Serverless compute for AI development in ROS environments
Robotics based in ROS has been a popular choice for AI development. The Robot Operating System (ROS) is a set of software libraries and tools for building robot applications. From drivers to state-of-the-art algorithms, and with powerful developer tools, ROS has what you need for your next robotics project. And it’s all open source. Here you will find the official documentation on ROS 2, the LTS version of ROS that you will use.
Despite the popularity of ROS2 for AI development, there are still challenges in deploying ROS applications in the cloud. The main challenge is the complexity of the ROS2 environment and the need for specialized hardware to run ROS2 applications such as the need to have a Virtual Desktop or a GPU physical machine. In this project you will be designing a serverless ROS2 environment that can be used for AI development in robotics without the need to have specialized hardware, taking advatntage of the web browser technology (Web2, WebAssembly, WebRTC, Websockets, … ) and the facilities provided by Hugging Face Hub and other cloud providers.
Management plane
Every application requires centralized management and this will be provided by Django framework. The Django framework is a leading high-level Python web framework and below we have included the architecture of JDE Robotics that has implemented a Django based management plane for a similar application.
The management plane will be responsible for:
- Provisioning the ROS environment in the cloud or locally via docker containers.
- Provisioning the JupyterHub environment for AI development in the cloud or locally via docker containers. JupyterHub will be configured with ROS and other kernels to allow developers to design models and consume them in Jupyter notebooks.
Essentially the JDE Robotics architecture uses the Django framework for everything that needs serving via the web browser but we will design an architecture that Django is used for the management of the application and the SaaS tenant and delegate the execution of the ROS2 environment in the Jupyter Hub. As such our architecture will roll in Robostack taking full advantage of the existing user base and at the same time allowing the user to run ROS2 applications in a local setup.
Your task is to outline the minimal set of changes that need to be made to the JDE Robotics architecture to make the JupyterHub environment as the execution target.
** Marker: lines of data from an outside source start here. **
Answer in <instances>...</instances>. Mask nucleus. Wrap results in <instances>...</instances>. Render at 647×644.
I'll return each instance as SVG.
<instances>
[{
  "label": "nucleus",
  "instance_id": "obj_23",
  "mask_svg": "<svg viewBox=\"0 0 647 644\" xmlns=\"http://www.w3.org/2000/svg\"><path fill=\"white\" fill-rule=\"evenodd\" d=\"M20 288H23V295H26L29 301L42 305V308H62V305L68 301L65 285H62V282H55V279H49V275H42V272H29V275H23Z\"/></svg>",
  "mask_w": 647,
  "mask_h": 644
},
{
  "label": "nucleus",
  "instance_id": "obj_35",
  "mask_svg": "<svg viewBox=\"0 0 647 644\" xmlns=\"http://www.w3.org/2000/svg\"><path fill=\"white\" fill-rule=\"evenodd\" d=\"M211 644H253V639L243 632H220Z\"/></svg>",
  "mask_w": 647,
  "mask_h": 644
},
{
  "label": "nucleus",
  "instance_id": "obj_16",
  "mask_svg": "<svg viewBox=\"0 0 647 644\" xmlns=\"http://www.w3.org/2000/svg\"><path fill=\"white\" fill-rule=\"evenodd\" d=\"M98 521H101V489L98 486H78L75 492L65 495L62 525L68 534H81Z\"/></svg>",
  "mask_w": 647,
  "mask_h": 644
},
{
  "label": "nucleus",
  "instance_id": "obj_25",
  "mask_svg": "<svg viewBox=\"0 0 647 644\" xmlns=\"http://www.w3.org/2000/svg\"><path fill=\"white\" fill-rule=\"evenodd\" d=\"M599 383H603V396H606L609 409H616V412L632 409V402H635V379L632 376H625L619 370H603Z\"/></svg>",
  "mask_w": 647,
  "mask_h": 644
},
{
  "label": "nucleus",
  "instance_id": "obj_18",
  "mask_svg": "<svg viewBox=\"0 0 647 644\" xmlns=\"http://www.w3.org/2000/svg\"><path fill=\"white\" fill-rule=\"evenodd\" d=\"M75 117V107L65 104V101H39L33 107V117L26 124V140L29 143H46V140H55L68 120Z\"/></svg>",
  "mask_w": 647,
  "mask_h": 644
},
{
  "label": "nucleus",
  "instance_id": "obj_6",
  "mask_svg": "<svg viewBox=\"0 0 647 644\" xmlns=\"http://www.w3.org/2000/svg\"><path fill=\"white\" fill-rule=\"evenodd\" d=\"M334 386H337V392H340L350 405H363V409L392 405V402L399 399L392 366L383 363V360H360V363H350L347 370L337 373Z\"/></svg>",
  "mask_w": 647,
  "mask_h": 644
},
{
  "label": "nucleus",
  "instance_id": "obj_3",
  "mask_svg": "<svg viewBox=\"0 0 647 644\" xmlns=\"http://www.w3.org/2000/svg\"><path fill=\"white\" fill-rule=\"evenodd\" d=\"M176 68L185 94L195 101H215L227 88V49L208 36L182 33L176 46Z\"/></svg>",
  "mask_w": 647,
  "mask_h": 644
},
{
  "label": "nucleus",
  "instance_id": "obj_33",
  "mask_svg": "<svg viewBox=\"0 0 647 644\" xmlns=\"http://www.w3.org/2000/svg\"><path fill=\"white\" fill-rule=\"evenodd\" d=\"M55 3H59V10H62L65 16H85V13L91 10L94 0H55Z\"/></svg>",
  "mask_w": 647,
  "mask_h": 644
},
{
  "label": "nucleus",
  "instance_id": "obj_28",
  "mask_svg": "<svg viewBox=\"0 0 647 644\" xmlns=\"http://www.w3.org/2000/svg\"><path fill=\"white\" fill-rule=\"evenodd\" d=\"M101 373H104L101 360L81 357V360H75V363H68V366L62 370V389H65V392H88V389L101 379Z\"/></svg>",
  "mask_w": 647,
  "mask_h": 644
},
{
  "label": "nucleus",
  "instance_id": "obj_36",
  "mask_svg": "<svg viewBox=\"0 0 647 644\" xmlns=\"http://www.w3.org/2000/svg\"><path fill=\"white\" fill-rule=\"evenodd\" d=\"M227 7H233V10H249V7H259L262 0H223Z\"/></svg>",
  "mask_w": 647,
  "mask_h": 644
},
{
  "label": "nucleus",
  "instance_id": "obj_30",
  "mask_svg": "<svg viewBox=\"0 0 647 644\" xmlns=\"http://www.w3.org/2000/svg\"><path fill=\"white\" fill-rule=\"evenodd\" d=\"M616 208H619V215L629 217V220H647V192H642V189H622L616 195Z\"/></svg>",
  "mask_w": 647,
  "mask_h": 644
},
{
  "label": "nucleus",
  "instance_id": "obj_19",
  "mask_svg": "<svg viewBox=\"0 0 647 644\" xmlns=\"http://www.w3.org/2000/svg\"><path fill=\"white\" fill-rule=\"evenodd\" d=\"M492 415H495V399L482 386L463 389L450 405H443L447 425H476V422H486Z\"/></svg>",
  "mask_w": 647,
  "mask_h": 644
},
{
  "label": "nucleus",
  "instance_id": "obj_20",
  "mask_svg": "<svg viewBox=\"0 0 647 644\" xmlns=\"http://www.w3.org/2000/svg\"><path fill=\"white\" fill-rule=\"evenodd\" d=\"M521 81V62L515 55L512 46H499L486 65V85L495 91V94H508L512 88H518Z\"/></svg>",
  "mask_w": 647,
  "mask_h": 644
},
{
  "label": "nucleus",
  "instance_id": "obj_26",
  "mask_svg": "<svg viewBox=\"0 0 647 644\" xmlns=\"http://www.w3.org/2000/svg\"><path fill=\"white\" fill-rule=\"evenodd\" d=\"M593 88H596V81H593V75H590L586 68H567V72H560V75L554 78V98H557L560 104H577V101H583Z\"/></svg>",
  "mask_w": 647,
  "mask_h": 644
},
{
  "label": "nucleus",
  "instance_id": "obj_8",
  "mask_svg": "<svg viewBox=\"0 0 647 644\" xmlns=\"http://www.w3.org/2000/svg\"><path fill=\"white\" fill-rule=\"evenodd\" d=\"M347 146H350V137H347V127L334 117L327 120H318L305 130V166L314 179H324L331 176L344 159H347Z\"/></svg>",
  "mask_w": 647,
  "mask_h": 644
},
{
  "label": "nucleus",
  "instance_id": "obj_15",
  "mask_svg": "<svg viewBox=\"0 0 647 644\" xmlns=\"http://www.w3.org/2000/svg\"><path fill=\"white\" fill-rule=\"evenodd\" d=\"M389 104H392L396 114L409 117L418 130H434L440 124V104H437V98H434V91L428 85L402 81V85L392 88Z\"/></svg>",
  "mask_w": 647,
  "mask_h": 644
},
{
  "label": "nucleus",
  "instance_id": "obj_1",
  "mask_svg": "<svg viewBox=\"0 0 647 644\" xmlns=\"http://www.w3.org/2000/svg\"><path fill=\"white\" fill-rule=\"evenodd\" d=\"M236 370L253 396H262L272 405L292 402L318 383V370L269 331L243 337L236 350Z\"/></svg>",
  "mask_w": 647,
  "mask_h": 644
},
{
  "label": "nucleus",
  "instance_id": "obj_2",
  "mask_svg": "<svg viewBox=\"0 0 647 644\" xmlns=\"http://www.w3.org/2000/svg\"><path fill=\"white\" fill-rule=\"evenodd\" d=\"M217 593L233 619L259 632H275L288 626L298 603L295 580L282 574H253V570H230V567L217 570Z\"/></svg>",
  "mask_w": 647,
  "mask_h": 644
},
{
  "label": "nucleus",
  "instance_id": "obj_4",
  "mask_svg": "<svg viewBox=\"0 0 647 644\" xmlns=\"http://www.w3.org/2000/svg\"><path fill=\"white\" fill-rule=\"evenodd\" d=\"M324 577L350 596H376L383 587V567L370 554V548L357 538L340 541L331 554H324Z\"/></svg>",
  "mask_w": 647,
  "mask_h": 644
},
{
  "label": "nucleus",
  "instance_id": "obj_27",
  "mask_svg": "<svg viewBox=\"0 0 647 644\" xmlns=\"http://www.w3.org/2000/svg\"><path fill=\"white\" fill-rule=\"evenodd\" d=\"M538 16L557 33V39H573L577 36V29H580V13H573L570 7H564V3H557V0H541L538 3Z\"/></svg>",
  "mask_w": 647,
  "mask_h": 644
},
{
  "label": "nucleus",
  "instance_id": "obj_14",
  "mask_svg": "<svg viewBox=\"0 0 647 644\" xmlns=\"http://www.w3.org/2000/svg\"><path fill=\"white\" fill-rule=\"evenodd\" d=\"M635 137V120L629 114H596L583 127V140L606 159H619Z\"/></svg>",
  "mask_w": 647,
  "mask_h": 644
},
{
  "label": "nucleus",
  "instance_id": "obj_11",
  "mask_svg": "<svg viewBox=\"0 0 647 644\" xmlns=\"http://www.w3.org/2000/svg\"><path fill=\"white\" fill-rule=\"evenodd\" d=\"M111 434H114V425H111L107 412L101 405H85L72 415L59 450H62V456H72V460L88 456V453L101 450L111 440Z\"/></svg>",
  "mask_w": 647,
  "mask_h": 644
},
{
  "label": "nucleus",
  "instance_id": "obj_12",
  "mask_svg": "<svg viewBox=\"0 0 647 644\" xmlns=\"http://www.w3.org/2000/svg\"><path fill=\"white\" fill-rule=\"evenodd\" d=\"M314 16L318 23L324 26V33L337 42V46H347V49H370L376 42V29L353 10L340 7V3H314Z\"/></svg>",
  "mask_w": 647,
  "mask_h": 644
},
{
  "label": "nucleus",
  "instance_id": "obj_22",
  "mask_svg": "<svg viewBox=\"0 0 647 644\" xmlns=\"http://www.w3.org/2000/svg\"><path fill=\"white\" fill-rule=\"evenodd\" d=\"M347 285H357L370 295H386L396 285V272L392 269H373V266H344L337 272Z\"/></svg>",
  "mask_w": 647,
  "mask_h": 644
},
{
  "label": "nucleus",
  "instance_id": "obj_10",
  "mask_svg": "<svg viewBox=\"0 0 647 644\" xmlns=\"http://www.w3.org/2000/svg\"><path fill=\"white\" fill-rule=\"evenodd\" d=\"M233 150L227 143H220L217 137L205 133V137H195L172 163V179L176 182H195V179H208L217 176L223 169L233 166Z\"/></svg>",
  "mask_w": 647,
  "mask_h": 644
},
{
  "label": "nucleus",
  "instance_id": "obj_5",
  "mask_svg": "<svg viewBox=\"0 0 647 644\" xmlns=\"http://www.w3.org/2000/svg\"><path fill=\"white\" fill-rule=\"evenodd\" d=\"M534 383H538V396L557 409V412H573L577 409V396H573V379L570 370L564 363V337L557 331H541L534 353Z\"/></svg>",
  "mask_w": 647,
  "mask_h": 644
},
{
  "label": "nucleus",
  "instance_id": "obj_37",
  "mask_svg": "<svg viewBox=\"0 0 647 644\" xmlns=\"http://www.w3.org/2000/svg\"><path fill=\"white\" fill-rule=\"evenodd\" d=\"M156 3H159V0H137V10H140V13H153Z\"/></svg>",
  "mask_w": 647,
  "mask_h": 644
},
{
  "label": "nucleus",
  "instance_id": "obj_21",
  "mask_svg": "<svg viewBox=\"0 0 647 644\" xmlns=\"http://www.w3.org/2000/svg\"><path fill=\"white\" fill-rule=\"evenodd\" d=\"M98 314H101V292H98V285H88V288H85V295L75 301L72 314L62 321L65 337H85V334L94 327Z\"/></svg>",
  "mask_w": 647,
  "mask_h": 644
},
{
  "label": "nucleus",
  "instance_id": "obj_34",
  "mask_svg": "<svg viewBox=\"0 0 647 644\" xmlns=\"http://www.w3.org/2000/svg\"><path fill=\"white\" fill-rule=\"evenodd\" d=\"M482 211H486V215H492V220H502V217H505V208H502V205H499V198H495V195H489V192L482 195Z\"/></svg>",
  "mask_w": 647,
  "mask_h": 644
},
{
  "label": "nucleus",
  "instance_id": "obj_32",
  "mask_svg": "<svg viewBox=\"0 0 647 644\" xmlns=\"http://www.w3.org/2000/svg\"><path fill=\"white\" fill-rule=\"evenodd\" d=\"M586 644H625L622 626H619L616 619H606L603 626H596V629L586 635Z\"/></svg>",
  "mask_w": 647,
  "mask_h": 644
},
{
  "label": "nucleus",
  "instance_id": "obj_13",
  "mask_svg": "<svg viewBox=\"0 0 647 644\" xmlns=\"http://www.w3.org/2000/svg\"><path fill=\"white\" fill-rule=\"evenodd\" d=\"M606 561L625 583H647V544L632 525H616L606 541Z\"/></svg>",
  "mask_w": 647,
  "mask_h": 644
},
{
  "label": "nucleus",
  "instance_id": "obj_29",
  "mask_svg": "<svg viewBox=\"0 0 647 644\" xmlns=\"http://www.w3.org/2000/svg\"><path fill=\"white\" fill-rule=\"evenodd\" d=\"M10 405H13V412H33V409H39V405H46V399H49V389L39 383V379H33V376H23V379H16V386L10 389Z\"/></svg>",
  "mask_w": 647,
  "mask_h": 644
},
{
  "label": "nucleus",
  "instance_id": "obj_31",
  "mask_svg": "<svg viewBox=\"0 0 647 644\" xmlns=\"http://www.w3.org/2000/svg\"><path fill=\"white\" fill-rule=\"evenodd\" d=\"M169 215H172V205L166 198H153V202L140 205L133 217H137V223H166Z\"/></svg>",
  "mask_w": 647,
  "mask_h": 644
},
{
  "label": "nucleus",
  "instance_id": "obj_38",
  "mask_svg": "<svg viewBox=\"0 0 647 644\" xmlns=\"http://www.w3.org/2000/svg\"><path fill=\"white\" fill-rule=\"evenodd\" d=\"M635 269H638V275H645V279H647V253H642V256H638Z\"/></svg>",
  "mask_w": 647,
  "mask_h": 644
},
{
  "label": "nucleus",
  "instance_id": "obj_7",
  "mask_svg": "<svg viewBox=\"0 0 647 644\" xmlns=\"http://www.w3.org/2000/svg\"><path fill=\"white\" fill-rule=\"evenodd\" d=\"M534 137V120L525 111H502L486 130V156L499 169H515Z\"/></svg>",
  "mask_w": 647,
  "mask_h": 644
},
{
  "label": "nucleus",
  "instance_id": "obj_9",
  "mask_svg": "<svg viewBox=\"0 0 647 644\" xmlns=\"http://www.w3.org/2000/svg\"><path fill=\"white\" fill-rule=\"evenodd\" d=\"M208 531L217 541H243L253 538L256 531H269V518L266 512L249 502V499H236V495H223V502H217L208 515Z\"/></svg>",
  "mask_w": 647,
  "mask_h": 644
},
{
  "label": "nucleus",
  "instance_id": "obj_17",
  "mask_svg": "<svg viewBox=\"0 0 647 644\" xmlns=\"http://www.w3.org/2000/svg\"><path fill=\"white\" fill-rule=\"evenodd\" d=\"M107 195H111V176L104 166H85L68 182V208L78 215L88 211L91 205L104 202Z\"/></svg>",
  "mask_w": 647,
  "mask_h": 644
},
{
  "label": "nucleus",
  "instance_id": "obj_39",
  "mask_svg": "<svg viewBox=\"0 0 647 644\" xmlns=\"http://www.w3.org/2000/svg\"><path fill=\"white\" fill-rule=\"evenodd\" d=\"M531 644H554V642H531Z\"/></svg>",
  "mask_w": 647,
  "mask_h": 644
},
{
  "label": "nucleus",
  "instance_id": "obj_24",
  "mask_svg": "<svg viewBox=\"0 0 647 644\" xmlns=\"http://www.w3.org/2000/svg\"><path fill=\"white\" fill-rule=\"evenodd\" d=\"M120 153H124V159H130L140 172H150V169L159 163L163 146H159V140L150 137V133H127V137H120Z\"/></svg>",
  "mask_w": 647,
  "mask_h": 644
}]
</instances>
Real-time perception pipelines
In most ROS applications we need to author perception pipelines such as object detection. Latency is of parammount importance. We will use this repo to seamlessly connect GStreamer and ROS2.
GStreamer is an open source pipeline-based cross-platform extensible multimedia framework and has been adopted by major players in mission-critical use cases that need to process video and other ream-time streams. It also underpins NVIDIA’s DeepStream implementation. To know more please watch this GStreamer overview. This additional hands-on video addresses NVIDIA pipeline elements.
You will showcase both gst_bridge
and gst_pipeline
for a video input and Yolo v8 object detection output and you will use existing or other WebRTC facilities to stream the video output with the superposed bounding boxes to the JupyterHub environment.